All eight officers belong to the state police in Mérida, west Venezuela, and were ordered to held at the police headquarters. It’s likely that if they are sent to trial, proceedings will be held in another state as is the custom in Venezuela.
Nine officers had originally been detained. It appeared that in the case of one of them either the court or prosecutors decided that he or she had no case to answer.
The officers ordered into custody face charges of “qualified” murder, implying a form of collective responsibility because it has yet to be established which one of them may have actually done the deed. They are also formally charged with “complicity” – a term relating to acting together, possibly in a cover-up or in obstructing an investigation – unlawful use of firearms, and violating international laws.

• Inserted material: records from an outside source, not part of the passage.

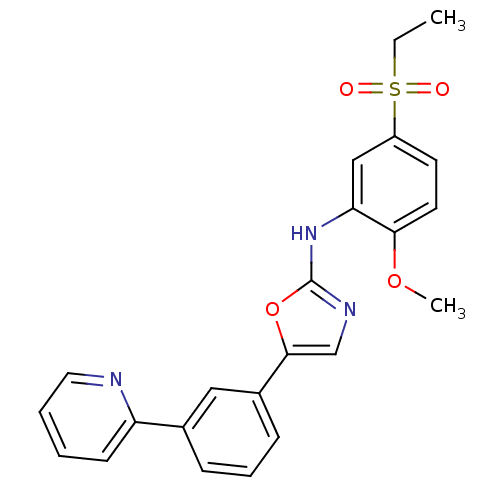 Chemical structure of BindingDB Monomer ID 5875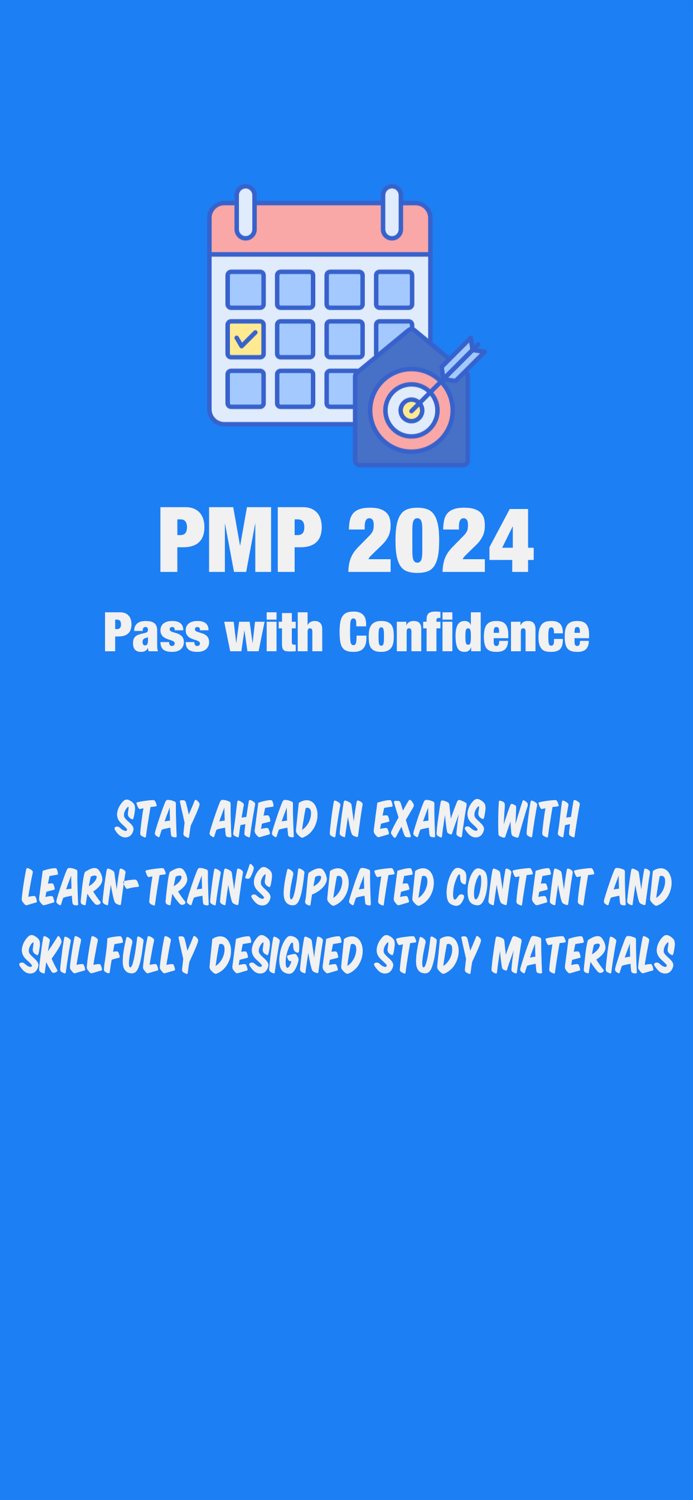 PMP Prep 2024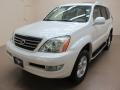 Blizzard White Pearl - GX 470 Photo No. 4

Student groups across the country announced a series of events in memory of their slain colleague. The call to action was said to have been answered by student groupings regardless of their political affiliation.
The PSUV is in the throws of a recruitment drive aimed at attracting younger members. The plan is to get new members to sign on at a string of centers next Saturday. Ortega Urdaneta was said to have played an active role in this campaign not only at his own college but also at the Universidad de Los Andes.
In a separate development, a union leader at the Toyota plant in Sucre state was shot dead in a hail of bullets outside his home in Las Chaunas, a district of Cumaná, on Tuesday morning. Interior Minister Tarek El Assaimi condemned the slaying of Argenis Vásquez and ordered the scientific and investigative police, CICPC, to detach a squad under the direct control of its commander, Wilmer Flores Trosel, to carry out a full investigation.
Several union officials and workers have been killed in violence during labor disputes at large companies this year. Police conduct is under suspicion in several such cases.